▶ Data excerpts:
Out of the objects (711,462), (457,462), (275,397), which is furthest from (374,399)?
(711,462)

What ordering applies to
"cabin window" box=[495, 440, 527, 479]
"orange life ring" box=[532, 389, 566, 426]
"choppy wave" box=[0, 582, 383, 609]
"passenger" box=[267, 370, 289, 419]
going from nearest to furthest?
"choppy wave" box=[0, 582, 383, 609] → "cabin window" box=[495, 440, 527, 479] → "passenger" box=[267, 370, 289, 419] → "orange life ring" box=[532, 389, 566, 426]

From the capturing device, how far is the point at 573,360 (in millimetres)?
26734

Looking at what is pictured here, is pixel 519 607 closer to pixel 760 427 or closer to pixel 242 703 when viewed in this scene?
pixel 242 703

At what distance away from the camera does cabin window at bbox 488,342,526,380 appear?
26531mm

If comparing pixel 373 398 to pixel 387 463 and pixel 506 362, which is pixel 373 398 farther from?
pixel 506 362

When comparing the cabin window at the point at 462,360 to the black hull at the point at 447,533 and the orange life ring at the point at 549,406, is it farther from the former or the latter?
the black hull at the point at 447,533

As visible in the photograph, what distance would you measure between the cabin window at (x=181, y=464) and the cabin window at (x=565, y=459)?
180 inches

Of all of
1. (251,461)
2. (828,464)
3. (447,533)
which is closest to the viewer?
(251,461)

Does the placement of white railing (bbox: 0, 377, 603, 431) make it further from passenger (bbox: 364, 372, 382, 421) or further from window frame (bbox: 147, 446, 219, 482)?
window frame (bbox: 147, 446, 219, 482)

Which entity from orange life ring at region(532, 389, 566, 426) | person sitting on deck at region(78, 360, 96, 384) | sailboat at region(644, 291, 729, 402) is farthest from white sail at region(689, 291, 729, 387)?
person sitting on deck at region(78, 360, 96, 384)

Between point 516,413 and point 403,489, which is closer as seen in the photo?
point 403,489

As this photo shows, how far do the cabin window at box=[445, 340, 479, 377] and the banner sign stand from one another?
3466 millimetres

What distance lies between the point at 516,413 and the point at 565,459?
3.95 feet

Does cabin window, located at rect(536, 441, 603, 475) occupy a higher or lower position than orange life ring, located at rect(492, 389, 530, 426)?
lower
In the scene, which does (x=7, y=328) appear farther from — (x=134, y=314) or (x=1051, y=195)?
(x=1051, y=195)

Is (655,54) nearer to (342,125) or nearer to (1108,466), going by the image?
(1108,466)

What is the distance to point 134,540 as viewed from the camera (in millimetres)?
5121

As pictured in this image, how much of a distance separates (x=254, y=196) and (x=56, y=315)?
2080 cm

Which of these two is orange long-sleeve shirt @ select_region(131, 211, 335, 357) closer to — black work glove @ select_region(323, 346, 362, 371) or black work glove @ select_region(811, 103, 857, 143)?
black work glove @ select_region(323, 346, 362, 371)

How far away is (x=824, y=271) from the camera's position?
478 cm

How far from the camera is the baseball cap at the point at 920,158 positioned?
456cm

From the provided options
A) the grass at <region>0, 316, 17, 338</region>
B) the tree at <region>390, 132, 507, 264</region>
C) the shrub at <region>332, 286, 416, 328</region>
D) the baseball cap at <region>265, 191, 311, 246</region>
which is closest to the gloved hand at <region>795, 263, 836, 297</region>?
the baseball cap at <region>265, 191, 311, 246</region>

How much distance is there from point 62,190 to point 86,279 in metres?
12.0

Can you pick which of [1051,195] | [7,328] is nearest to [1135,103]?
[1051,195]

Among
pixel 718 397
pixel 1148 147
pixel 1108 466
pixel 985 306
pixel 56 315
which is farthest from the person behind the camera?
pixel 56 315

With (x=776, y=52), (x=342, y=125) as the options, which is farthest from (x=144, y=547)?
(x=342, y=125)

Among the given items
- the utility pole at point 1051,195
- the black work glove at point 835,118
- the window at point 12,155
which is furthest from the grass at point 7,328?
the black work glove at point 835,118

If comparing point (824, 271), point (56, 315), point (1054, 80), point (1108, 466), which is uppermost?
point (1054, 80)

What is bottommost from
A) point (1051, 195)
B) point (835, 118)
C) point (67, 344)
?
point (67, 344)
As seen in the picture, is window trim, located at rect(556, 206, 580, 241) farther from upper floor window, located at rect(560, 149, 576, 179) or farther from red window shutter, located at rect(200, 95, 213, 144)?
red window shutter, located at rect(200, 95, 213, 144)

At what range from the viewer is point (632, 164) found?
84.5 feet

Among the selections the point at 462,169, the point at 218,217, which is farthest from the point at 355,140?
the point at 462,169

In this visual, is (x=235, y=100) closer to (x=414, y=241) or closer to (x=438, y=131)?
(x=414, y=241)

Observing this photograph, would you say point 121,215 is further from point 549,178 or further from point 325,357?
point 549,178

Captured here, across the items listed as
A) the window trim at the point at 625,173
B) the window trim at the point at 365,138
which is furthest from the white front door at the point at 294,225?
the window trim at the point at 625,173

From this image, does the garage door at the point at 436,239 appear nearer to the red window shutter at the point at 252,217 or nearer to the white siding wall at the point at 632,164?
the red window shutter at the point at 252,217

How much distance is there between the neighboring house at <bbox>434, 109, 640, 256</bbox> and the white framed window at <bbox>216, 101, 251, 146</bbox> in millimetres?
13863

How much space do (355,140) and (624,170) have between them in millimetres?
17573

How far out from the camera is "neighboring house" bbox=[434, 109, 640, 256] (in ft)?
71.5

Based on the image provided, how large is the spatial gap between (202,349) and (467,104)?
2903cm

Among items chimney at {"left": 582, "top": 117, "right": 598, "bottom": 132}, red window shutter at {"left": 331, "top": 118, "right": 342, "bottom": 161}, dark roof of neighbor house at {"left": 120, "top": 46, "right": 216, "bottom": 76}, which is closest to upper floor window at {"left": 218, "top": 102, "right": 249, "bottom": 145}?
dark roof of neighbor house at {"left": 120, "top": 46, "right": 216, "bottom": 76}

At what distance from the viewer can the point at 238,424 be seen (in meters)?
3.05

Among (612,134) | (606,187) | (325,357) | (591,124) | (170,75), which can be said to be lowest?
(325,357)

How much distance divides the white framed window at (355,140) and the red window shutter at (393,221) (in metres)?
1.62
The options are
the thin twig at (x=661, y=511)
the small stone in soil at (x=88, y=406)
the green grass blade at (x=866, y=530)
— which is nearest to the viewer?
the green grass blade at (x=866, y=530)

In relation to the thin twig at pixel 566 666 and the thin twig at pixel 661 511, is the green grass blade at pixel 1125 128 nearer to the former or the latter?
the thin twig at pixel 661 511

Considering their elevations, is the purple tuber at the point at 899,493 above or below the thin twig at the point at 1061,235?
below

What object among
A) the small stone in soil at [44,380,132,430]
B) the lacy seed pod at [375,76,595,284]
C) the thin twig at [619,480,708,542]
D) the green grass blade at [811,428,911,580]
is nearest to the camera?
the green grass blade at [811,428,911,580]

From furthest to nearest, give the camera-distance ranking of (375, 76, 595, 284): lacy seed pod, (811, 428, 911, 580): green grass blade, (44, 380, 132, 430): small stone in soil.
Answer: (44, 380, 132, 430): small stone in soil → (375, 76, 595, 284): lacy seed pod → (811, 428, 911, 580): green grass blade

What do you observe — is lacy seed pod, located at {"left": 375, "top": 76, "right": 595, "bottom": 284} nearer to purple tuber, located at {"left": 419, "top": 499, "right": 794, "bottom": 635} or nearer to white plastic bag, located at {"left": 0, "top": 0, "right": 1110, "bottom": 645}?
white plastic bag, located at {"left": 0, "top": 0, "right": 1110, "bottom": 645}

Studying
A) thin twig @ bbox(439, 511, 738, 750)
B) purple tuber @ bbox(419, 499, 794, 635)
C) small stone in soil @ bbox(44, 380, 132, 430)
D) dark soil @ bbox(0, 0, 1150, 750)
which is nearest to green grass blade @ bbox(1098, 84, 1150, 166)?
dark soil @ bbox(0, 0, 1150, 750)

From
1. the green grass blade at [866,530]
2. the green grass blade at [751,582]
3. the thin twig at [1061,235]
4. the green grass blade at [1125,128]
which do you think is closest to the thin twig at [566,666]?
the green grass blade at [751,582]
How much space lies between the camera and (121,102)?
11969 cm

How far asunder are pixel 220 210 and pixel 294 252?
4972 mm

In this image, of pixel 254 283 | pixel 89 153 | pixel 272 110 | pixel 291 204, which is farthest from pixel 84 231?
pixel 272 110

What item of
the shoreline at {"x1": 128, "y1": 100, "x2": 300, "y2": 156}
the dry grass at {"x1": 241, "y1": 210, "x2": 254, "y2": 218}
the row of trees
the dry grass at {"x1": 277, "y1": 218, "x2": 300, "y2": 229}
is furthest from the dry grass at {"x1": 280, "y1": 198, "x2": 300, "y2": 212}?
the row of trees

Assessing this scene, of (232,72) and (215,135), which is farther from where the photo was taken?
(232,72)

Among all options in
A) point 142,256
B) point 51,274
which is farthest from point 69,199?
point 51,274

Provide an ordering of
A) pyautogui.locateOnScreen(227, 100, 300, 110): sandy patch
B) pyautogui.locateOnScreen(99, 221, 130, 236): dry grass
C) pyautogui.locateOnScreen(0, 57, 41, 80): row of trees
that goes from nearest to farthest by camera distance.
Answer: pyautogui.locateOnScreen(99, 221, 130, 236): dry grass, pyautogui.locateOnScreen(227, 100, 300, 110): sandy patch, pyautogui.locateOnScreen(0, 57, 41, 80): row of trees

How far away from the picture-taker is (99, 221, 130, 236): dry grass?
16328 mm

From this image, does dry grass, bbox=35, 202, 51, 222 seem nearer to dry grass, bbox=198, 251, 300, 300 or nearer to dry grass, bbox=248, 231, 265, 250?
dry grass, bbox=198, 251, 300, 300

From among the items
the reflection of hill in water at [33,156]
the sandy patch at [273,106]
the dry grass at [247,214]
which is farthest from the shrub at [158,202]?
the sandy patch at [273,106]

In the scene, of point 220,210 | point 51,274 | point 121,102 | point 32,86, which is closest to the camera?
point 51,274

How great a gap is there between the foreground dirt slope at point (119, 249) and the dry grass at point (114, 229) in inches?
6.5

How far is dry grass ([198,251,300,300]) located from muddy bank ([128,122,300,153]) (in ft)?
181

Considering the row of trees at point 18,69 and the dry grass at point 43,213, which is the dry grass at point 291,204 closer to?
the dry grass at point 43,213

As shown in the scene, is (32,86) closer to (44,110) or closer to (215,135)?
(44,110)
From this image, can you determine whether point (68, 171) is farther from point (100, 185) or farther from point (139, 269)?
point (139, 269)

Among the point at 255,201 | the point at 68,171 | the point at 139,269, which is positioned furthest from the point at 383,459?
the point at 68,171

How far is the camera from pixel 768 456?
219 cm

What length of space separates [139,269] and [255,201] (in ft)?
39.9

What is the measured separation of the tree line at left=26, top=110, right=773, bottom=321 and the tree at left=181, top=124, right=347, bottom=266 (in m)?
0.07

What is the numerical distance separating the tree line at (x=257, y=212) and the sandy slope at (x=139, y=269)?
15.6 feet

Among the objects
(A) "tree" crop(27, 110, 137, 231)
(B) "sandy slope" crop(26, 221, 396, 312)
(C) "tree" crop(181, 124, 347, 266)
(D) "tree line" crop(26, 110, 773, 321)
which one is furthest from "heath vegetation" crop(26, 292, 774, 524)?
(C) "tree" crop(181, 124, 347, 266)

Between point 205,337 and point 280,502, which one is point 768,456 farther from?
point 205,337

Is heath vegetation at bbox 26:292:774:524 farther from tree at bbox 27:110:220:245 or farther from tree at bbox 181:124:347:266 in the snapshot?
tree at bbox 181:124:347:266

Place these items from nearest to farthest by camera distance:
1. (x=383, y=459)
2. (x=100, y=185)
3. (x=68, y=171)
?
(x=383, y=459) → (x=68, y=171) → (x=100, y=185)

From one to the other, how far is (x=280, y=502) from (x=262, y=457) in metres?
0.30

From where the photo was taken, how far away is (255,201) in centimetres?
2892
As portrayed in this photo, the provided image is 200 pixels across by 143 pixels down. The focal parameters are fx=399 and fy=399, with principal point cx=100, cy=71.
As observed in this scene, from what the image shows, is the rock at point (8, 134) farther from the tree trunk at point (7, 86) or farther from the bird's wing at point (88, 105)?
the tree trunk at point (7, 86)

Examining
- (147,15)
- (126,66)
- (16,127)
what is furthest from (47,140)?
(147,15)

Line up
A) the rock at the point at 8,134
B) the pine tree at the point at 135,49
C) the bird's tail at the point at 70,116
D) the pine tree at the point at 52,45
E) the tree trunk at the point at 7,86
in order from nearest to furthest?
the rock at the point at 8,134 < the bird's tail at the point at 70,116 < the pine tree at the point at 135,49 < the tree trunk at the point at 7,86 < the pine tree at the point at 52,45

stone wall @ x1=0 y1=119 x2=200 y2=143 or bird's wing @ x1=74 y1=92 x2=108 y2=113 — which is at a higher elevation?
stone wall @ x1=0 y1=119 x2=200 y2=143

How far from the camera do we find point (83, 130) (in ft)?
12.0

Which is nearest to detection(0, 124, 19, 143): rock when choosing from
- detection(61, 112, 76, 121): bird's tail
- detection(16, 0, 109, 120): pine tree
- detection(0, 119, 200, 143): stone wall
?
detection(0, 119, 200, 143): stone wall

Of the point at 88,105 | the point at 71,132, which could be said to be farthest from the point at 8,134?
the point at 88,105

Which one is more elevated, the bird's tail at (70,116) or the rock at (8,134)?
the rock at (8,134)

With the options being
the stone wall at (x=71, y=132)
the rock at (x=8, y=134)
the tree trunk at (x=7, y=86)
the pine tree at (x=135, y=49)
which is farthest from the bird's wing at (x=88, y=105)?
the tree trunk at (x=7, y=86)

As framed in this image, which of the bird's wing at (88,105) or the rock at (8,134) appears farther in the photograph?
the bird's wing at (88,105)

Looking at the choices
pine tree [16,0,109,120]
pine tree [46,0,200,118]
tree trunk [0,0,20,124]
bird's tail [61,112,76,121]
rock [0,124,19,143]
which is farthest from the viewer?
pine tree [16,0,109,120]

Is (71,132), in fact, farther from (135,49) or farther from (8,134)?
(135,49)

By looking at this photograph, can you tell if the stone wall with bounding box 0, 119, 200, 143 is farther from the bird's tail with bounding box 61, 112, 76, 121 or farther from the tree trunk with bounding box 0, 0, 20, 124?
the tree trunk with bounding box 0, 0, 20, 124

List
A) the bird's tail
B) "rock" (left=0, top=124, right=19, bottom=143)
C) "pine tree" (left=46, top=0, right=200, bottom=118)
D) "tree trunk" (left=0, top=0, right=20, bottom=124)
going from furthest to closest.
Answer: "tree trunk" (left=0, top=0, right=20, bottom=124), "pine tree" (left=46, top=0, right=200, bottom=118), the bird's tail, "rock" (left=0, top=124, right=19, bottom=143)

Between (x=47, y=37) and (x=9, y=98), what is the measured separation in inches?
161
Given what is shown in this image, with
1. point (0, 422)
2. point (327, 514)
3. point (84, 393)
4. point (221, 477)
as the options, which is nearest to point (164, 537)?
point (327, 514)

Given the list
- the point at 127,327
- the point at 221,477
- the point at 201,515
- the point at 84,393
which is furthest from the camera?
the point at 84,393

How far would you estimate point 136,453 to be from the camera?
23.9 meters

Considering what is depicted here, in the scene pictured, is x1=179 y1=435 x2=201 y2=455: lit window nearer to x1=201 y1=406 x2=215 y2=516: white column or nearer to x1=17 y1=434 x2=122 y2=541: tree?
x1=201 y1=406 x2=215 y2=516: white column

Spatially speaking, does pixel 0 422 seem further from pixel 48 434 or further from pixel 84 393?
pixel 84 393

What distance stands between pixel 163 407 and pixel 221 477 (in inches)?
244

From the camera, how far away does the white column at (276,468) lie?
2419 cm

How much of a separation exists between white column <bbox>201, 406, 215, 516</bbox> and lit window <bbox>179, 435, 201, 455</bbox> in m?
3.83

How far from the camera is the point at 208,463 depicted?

▶ Goal: Repeat word for word every line from the one that holds "Between (x=47, y=37)" to the end. Both ends count.

▶ Exercise answer:
Between (x=47, y=37) and (x=9, y=98), what is the measured separation in inches?
161
Given what is shown in this image, with
1. point (0, 422)
2. point (327, 514)
3. point (84, 393)
4. point (221, 477)
as the options, which is nearest to point (164, 537)?
point (327, 514)

Given the list
- the point at 127,327
- the point at 221,477
- the point at 201,515
- the point at 84,393
which is furthest from the camera?
the point at 84,393

How far would you estimate point 136,453 to be from the camera?
23.9 meters

Considering what is depicted here, in the scene pictured, is x1=179 y1=435 x2=201 y2=455: lit window nearer to x1=201 y1=406 x2=215 y2=516: white column or nearer to x1=17 y1=434 x2=122 y2=541: tree?
x1=201 y1=406 x2=215 y2=516: white column

Spatially speaking, does pixel 0 422 seem further from pixel 48 434 or further from pixel 84 393?
pixel 84 393

What distance stands between pixel 163 407 and pixel 221 477 (in inches)?
244

From the camera, how far away does the white column at (276,468) lie?
2419 cm

How much of a separation exists between white column <bbox>201, 406, 215, 516</bbox> and lit window <bbox>179, 435, 201, 455</bbox> in m?
3.83

How far from the camera is the point at 208,463 depicted?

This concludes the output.